EXERCISE OBJECTIVE:
Render the part of the entries that opens with the line containing "If we consider" and runs through the end of the entries as a Markdown table with the columns Row and Line, numbering each line and omitting blank lines.

-------------------------

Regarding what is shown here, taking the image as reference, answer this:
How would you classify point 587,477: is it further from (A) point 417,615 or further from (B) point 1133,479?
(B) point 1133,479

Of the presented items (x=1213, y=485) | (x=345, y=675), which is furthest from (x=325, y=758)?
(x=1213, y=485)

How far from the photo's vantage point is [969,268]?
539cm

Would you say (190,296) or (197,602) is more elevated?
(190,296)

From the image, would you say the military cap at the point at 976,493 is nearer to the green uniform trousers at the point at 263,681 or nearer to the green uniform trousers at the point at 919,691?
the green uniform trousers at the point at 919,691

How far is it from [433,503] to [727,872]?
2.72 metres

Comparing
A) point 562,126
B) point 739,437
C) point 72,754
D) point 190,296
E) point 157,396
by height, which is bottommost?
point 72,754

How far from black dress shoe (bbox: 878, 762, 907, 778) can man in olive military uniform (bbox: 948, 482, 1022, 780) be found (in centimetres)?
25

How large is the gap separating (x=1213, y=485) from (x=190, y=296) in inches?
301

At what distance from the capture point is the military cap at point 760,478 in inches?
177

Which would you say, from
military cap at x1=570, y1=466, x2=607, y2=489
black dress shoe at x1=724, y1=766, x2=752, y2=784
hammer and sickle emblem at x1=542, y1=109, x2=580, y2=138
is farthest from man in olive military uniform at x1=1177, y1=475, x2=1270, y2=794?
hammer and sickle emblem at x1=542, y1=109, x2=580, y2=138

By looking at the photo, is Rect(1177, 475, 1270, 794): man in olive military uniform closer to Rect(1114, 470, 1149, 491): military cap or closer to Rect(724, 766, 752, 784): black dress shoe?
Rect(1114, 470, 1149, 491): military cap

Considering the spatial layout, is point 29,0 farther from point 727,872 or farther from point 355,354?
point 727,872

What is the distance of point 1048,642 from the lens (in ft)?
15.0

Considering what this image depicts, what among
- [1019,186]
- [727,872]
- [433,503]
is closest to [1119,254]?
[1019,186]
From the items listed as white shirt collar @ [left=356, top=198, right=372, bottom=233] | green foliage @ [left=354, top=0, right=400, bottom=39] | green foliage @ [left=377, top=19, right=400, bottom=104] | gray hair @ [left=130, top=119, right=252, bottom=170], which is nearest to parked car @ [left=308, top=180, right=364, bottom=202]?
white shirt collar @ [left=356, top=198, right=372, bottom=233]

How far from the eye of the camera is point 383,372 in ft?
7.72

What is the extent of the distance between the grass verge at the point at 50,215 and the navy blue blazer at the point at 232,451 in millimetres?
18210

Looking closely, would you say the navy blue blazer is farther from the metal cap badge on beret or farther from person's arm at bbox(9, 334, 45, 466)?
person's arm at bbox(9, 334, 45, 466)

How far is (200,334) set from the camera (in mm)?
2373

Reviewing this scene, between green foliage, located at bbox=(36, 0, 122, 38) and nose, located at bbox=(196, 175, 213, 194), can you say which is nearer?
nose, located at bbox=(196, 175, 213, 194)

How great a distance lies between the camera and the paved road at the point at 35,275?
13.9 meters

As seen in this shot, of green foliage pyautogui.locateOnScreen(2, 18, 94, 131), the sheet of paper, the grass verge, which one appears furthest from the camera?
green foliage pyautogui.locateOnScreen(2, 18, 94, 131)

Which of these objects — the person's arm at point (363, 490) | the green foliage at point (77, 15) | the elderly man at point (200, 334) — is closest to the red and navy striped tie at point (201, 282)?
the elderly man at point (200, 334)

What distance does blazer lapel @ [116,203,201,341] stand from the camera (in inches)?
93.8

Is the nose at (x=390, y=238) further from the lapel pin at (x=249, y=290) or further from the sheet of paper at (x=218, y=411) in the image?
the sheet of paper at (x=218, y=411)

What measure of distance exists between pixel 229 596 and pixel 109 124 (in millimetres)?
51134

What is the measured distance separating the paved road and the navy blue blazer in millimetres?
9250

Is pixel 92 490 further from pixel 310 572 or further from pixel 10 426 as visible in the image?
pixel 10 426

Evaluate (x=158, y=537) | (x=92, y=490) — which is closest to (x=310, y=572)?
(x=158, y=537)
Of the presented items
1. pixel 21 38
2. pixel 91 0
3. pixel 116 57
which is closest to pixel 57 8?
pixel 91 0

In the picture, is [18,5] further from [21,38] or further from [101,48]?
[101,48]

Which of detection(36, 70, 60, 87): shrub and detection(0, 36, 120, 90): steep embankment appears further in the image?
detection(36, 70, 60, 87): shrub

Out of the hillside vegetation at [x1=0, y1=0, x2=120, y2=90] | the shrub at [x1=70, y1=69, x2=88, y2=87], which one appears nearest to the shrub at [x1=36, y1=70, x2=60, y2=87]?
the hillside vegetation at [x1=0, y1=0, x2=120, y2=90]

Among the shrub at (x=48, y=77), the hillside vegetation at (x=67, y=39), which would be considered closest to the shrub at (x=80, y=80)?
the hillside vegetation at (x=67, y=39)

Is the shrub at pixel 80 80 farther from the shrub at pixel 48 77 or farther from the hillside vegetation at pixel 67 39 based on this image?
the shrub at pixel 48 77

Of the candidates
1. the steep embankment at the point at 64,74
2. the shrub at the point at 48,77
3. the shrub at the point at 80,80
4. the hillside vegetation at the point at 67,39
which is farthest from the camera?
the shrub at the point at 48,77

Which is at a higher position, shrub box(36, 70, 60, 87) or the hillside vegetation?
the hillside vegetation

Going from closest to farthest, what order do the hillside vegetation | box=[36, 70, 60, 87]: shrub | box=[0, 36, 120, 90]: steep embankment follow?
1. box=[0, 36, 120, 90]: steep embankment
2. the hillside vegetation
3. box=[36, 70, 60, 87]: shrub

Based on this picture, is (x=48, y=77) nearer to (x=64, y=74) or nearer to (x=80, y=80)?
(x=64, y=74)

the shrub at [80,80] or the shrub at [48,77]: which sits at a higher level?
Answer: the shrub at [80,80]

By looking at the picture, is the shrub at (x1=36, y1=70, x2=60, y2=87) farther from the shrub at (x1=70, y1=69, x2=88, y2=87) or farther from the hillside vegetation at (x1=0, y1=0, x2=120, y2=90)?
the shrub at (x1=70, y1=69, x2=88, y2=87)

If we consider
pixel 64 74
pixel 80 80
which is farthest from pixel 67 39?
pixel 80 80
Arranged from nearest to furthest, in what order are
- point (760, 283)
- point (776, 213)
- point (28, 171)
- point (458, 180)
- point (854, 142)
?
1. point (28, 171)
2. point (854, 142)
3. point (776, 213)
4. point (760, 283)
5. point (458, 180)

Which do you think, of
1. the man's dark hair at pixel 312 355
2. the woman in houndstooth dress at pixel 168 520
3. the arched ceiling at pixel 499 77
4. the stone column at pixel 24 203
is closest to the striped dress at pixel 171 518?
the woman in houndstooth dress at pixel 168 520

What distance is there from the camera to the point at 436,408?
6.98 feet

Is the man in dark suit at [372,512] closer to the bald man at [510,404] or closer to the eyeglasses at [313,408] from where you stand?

-------------------------

OUTPUT OF THE TASK:
| Row | Line |
|---|---|
| 1 | If we consider |
| 2 | pixel 64 74 |
| 3 | pixel 80 80 |
| 4 | which is farthest from pixel 67 39? |
| 5 | pixel 80 80 |
| 6 | Arranged from nearest to furthest, in what order are |
| 7 | - point (760, 283) |
| 8 | - point (776, 213) |
| 9 | - point (28, 171) |
| 10 | - point (458, 180) |
| 11 | - point (854, 142) |
| 12 | ? |
| 13 | 1. point (28, 171) |
| 14 | 2. point (854, 142) |
| 15 | 3. point (776, 213) |
| 16 | 4. point (760, 283) |
| 17 | 5. point (458, 180) |
| 18 | Which do you think, of |
| 19 | 1. the man's dark hair at pixel 312 355 |
| 20 | 2. the woman in houndstooth dress at pixel 168 520 |
| 21 | 3. the arched ceiling at pixel 499 77 |
| 22 | 4. the stone column at pixel 24 203 |
| 23 | is closest to the striped dress at pixel 171 518? |
| 24 | the woman in houndstooth dress at pixel 168 520 |
| 25 | What distance is there from the camera to the point at 436,408? |
| 26 | 6.98 feet |
| 27 | Is the man in dark suit at [372,512] closer to the bald man at [510,404] or closer to the eyeglasses at [313,408] from where you stand? |